Eight of 10 most polluted cities this winter were in Delhi-NCR and UP, finds CSE study
Eight of 10 most polluted cities in the country this winter were located in the Delhi-NCR and Uttar Pradesh region, an analysis by the Centre for Science and Environment (CSE) shows
Eight of 10 most polluted cities in the country this winter were located in the Delhi-NCR and Uttar Pradesh region, an analysis by the Centre for Science and Environment (CSE) shows.
The CSE’s study, the results of which were released after an extensive analysis of real-time data from cities in different regions, to throw light on the difference between 2020-21 winter and the previous winter, has identified the Delhi-NCR as the most polluted cluster.
While Ghaziabad, Bulandshahr and Greater Noida topped the list of most polluted cities in this region, Noida and Delhi were not far behind. Kanpur and Lucknow occupied sixth and ninth positions on the chart, according to the CSE analysis.
“Winter is a special challenge when inversion, and the cool and calm weather trap and spike daily pollution. While the northern Indo-Gangetic Plains is the most affected, other regions also experience a rise, but with lesser intensity. But this year, even though the average level of PM2.5 (particulate matter with diameter less than 2.5 micrometres) during summer and monsoon months was considerably lower than the previous year, due to the summer lockdown, the winter PM2.5 concentration rose in many cities across regions as compared to 2019,” said Anumita Roychowdhury, CSE’s executive director and the in-charge of research and advocacy.
She further said, “This bouncing back of pollution, post-lockdown, unmasks the high impact of local and regional pollution. This demands quicker regional reforms to curb pollution from vehicles, industry, power plants and waste burning to curb the winter pollution.”
This analysis by CSE took into account data from 99 cities across the country, where data availability for two consecutive winters meets the minimum criteria for 75% of days between October 1 and January 31.
The analysis also showed that in Delhi, the levels of PM 2.5 showed a “stable trend”. Delhi, along with 14 other cities, showed a less than 8% change in pollution levels this winter season as compared to the previous winter.

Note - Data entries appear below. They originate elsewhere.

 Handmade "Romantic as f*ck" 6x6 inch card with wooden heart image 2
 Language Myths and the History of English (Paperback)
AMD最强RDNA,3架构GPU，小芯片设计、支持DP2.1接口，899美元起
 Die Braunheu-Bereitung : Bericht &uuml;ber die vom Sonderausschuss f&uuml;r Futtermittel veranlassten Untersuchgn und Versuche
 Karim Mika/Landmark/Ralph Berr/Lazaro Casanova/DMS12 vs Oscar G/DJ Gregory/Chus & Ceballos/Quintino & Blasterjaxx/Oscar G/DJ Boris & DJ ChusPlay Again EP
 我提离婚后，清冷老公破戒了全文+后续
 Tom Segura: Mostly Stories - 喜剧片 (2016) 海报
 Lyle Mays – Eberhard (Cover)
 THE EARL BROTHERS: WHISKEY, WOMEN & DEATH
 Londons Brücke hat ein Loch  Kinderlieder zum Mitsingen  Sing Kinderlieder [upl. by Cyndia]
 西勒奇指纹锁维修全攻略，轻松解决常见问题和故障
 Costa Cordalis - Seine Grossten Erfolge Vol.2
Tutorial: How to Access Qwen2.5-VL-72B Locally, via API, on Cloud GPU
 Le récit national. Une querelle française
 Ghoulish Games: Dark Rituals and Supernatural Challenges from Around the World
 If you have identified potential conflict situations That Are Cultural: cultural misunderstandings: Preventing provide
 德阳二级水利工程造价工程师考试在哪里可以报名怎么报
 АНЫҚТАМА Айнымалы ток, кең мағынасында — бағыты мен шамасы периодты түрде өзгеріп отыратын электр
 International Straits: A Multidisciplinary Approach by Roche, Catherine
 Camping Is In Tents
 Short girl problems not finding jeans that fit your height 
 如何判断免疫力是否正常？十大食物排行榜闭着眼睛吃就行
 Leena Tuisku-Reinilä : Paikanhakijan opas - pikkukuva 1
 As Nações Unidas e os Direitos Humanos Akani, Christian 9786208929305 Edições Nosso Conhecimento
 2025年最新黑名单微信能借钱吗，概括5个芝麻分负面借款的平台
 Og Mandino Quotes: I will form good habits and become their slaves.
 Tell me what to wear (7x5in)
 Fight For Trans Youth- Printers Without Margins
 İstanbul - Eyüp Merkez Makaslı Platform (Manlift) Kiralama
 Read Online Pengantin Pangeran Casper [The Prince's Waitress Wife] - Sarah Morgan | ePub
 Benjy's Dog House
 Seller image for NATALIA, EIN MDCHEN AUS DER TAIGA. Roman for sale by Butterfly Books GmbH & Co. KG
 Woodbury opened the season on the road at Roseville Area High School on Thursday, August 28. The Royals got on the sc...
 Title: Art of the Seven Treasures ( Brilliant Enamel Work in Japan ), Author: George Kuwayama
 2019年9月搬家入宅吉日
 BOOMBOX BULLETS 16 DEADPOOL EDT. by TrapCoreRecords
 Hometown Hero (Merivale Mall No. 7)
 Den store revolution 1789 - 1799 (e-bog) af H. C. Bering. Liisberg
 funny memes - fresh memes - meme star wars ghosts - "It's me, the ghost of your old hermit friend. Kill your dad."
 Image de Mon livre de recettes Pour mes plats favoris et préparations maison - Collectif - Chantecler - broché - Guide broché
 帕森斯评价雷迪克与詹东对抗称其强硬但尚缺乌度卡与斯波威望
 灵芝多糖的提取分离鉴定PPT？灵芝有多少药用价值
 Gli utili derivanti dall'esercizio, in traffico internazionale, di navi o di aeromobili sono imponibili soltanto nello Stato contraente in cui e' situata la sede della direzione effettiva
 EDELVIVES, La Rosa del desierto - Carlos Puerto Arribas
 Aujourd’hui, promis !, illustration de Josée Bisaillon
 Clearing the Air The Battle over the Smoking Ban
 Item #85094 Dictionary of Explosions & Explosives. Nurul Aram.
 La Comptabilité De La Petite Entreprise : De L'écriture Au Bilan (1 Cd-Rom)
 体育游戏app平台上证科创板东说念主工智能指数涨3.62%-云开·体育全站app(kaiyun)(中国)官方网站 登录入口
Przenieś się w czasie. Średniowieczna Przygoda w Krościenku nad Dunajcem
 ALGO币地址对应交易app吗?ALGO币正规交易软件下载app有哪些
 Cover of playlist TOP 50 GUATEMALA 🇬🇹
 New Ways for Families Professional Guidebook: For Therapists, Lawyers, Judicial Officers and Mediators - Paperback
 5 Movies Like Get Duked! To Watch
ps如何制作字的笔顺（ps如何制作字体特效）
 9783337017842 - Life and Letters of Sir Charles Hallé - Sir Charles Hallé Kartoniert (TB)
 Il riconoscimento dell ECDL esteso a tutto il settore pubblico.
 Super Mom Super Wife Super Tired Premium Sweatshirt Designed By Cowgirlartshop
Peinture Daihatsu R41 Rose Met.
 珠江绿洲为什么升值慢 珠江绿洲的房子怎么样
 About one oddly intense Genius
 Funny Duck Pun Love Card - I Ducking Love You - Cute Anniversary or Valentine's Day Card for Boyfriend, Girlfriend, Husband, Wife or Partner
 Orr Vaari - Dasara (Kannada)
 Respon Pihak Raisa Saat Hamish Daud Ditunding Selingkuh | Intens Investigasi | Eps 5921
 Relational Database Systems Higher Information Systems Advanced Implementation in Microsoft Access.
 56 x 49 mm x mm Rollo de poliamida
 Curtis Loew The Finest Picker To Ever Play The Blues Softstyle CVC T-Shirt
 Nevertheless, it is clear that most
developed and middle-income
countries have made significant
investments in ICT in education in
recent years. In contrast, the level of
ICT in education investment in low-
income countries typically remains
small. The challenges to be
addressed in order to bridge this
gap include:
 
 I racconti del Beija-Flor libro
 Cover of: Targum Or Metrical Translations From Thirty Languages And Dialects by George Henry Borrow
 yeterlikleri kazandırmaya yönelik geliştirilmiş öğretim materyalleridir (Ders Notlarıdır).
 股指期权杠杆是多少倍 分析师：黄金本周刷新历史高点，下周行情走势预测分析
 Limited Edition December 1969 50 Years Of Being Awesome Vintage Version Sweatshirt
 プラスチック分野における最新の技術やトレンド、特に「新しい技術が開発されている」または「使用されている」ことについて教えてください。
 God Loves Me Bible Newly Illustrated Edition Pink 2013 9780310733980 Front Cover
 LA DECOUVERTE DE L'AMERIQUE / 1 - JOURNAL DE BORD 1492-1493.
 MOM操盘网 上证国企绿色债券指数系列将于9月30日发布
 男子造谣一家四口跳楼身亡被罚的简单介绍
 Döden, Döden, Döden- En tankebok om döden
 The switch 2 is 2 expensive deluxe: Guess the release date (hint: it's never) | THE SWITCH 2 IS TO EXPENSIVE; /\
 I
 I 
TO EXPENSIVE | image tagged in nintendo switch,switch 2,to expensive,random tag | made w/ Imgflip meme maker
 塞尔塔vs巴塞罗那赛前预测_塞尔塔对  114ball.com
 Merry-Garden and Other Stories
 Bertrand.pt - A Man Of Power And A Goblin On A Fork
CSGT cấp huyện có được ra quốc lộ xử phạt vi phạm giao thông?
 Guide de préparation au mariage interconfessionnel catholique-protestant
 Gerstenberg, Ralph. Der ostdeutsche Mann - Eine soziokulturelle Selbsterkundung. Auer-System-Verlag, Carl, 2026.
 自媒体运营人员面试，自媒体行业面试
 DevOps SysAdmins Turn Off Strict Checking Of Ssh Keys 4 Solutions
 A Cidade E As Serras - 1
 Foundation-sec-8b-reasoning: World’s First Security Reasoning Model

“This analysis has helped to understand the regional differences in winter pollution. Even though there is considerable regional variation, peak pollution episodes increased and synchronized within the regions during winter. At the same time, uneven rise across monitoring locations and contiguous cities pointed to the impact of local pollution,” says Avikal Somvanshi, programme manager at CSE’s urban lab team, sustainable cities programme.